* [CONSEGNA 1]: Trasforma in un elenco puntato il paragrafo del brano sui sequel che comincia con «In un’estate (e in un’epoca ormai)», mantenendone i fatti principali.
* [CONSEGNA 2]: Prosegui il brano sui sequel e reboot di Hollywood a partire dalla sua ultima frase.

Non è oro tutto ciò che è sequel
In un’estate (e in un’epoca ormai) di sequel e reboot, il fallimento di Men In Black: International ci ricorda, ancora una volta, come non tutti i franchise possano essere salvati o ripresi, perchè non tutte le serie hanno effettivamente qualcosa da dire. La pellicola di F. Gary Gray avrebbe dovuto espandere l’universo dei MIB e portarli in una nuova epoca allargata, avendo spostato le vicende degli Uomini (e Donne) In Nero da New York all’Europa, in particolare a Londra. L’assunzione di Tessa Thompson e Chris Hemsworth, già insieme in Thor: Ragnarok, aveva poi fatto ben sperare, così come alcuni elementi originali introdotti che sembrava potessero stuzzicare i fan. Missione fallita, così come il tentativo di resuscitare la saga di Shaft con Samuel L. Jackson. Entrambi i progetti sono dunque affondati, incassando in totale 37 milioni di dollari nella prima settimana, nonostante Men In Black: International fosse al primo posto al box office americano. Giusto per dare un termine di paragone, War – Il Pianeta delle Scimmie, acclamato dalla critica, è stato considerato scarsamente profittevole a fronte di un esordio di 56 milioni; il franchise non è stato bloccato, ma una futura pellicola appare ora a rischio, non essendo ancora stata annunciata.
Il fallimento di Men In Black: International, arrivato a stretto giro di posta dopo quello di X-Men: Dark Phoenix, altro sequel di una saga storica e milionaria, ci porta a porci un interrogativo: sono davvero necessari tutti questi sequel e reboot? Ma soprattutto, perchè Hollywood continua a produrne, andando a riesumare saghe morte e sepolte?

* [DATI FORNITI]:
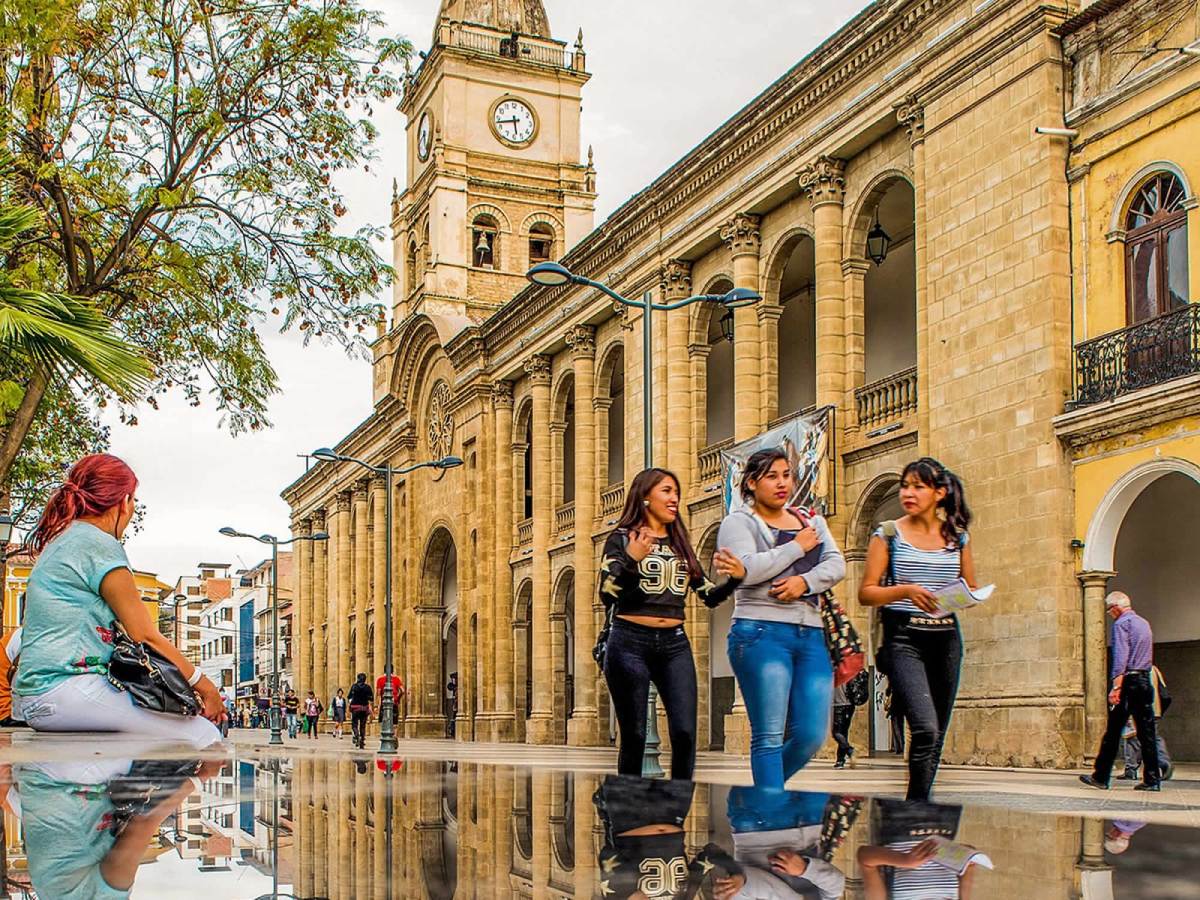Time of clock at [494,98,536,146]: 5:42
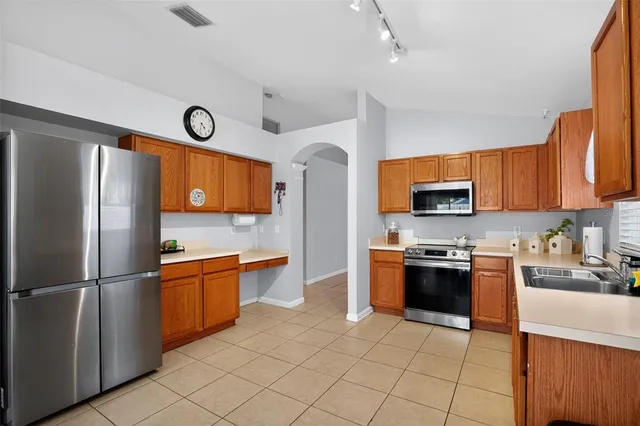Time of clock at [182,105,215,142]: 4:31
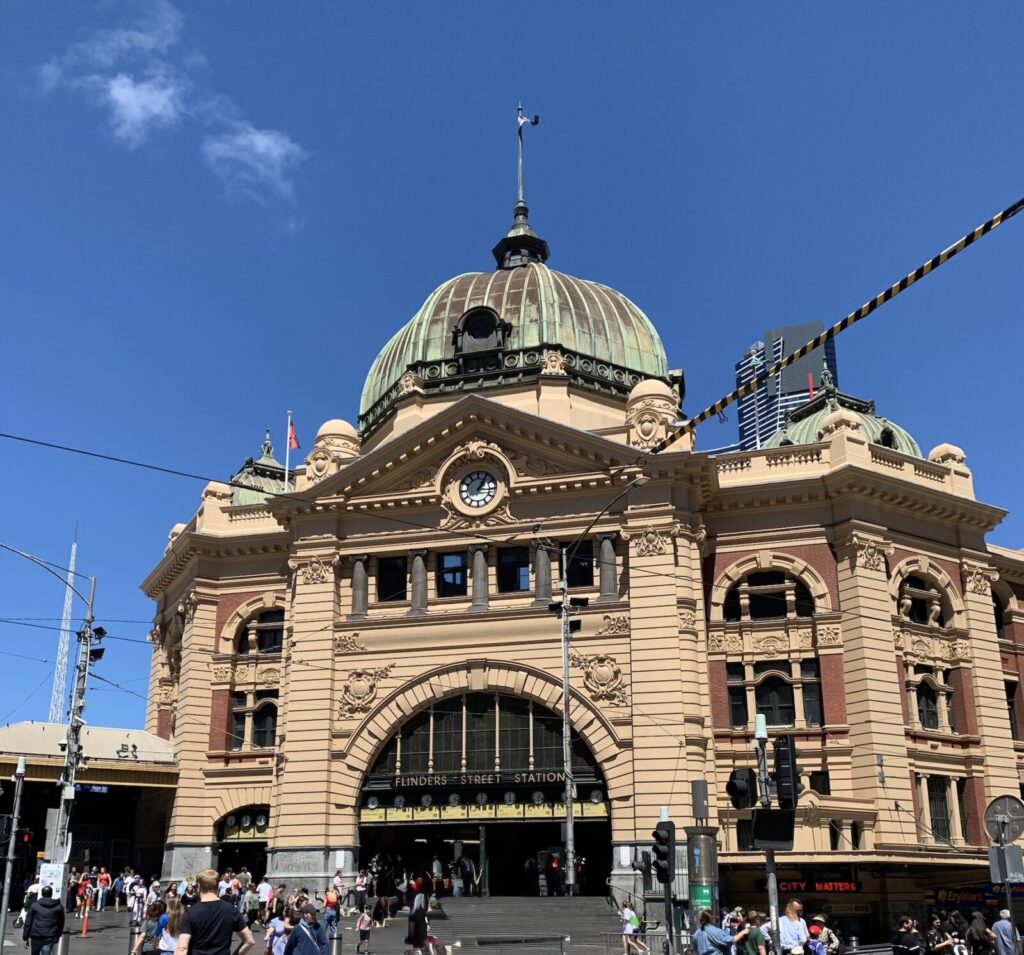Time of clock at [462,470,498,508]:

* [RISPOSTA 1]:
- Il fallimento di Men In Black: International mostra che non tutti i franchise possono essere salvati o ripresi, perché non tutte le serie hanno qualcosa da dire.
- Il film di F. Gary Gray doveva ampliare l’universo dei MIB, spostando le vicende da New York all’Europa, in particolare a Londra.
- Tessa Thompson e Chris Hemsworth, già insieme in Thor: Ragnarok, e alcuni elementi originali avevano fatto ben sperare.
- È fallito anche il tentativo di riportare in vita la saga di Shaft con Samuel L. Jackson.
- I due progetti hanno incassato in totale 37 milioni di dollari nella prima settimana, benché Men In Black: International fosse primo al box office americano.
- Come termine di paragone, War – Il Pianeta delle Scimmie, acclamato dalla critica, è stato giudicato poco profittevole con un esordio di 56 milioni. Il franchise non è stato bloccato, ma un nuovo film non è ancora stato annunciato e appare a rischio.

* [RISPOSTA 2]:
Cinema sempre più bisognoso di incassi
La risposta è: necessità. I sequel, infatti, restano i film che hanno la più alta probabilità di funzionare al botteghino, e di portare dunque la gente al cinema (e soldi nelle casse delle major). Con l’avvento di Netflix e piattaforme di streaming legali e non, è sempre più difficile convincere le persone ad uscire di casa e pagare un (costoso) biglietto per entrare in sala. Nella classifica dei top film del 2019 troviamo difatti ben 6 sequel, 1 prodotto come Detective Pikachu, che vuole essere l’inizio di un franchise (oltre ad essere tratto da una serie videoludica) e 2 pellicole come Aladdin e Dumbo, remake in live-action di celeberrimi film d’animazione Disney.
L’unica idea davvero originale presente in classifica è dunque Noi, horror scritto e diretto da Jordan Peele, con protagonista Lupita Nyong’o. Analizzando questi numeri dunque si evidenzia un dato ineluttabile: i sequel fanno più soldi delle idee originali, e questo perchè le persone li amano. Senza citare esempi banali come gli Avengers o Star Wars, la saga di Rocky ad esempio ha visto nuova linfa in Creed e Creed 2, così come Alla Ricerca di Dory e Jurassic World.
Le difficoltà dei nuovi franchise
Alcune idee nuove, ma non certo originali, arrivano da piccoli franchise come Attacco al Potere con Gerard Butler e John Wick, protagonista l’amatissimo Keanu Reeves, entrambi arrivati al terzo film. A questi possiamo aggiungere Taken, iniziato nel 2008 con Io Vi Troverò e nota per aver rilanciato la carriera di Liam Neeson. Iniziare nuove serie resta però comunque un azzardo: basti guardare ai fallimenti milionari di Robin Hood, King Arthur – Il Potere della Spada di Guy Ritchie, con Charlie Hunnam, o Assassin’s Creed di Justin Kurzel. Tutti film con altissimo budget e attori di primo piano, da Taron Egerton a Michael Fassbender, che hanno tragicamente fallito. Proprio il talentuoso Fassbender pare avere una certa sfortuna in questo senso, avendo partecipato anche ai prequel di Alien, Prometheus e Alien: Covenant, di cui l’attore pare essere stato l’unico elemento positivo.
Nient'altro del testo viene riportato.